— start DATA TO USE —
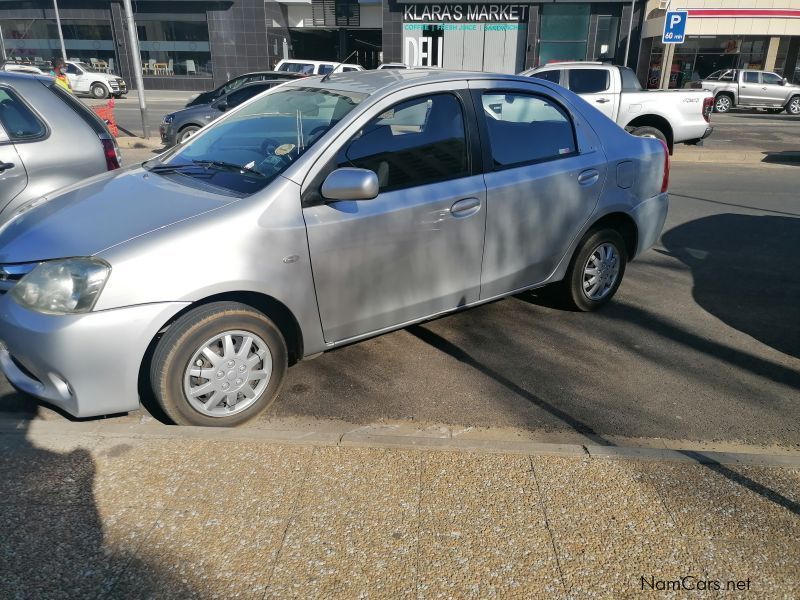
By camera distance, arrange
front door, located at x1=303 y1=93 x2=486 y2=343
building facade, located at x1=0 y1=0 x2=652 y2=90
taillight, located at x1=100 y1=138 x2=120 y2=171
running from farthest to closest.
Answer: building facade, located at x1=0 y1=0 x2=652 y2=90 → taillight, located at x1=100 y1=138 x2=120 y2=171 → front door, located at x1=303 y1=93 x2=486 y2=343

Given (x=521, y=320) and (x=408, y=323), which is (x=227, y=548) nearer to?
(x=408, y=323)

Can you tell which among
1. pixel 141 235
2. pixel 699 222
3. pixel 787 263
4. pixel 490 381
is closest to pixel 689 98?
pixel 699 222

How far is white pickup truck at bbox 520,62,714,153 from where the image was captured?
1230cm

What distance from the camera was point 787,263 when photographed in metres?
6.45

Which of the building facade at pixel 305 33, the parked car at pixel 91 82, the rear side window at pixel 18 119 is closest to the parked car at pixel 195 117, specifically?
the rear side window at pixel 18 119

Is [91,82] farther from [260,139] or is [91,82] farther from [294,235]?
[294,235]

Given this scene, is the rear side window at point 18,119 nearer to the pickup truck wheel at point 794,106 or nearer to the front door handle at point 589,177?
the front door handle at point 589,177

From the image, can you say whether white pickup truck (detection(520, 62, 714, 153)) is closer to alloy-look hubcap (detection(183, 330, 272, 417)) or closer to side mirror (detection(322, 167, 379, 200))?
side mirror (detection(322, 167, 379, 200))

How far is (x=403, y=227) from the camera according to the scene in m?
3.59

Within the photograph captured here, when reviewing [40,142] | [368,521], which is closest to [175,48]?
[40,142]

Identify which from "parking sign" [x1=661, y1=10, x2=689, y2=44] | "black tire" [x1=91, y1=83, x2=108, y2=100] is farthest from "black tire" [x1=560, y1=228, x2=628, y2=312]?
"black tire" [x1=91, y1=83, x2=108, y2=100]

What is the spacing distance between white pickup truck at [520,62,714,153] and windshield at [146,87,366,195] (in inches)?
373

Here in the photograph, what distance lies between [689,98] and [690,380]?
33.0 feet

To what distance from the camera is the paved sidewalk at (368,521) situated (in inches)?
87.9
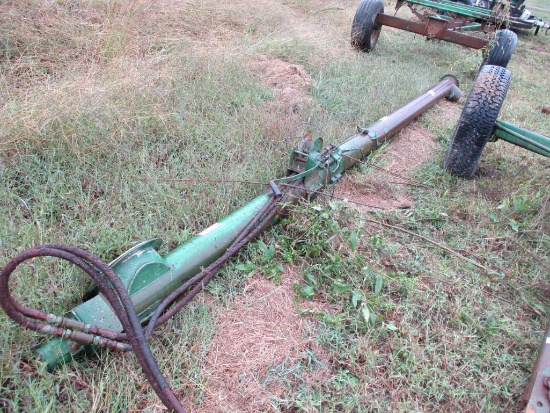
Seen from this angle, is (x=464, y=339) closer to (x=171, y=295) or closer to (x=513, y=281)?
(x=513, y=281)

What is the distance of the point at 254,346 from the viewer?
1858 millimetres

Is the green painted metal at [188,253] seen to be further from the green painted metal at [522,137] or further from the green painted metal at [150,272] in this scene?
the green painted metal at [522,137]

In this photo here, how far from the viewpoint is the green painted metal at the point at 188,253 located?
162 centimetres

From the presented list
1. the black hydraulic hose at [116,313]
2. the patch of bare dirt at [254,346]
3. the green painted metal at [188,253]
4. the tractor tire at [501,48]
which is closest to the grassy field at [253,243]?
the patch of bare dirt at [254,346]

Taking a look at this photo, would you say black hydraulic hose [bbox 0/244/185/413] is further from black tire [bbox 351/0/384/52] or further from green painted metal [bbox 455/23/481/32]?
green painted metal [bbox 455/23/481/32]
— end DATA TO USE —
Convert the stretch of data from the line containing "What is the spacing" through the line containing "1858 millimetres" into a JSON list of strings, one string per line, with blank lines omitted. Leave the pictures out of the list.

[
  "What is the spacing distance between white pickup truck at [520,62,714,153] and windshield at [146,87,366,195] (in inches)?",
  "373",
  "Here in the photograph, what distance lies between [689,98] and [690,380]?",
  "33.0 feet",
  "To what distance from the camera is the paved sidewalk at (368,521) situated (in inches)?",
  "87.9",
  "Seen from this angle, is (x=464, y=339) closer to (x=171, y=295) or closer to (x=513, y=281)?",
  "(x=513, y=281)",
  "What is the distance of the point at 254,346 from the viewer?",
  "1858 millimetres"
]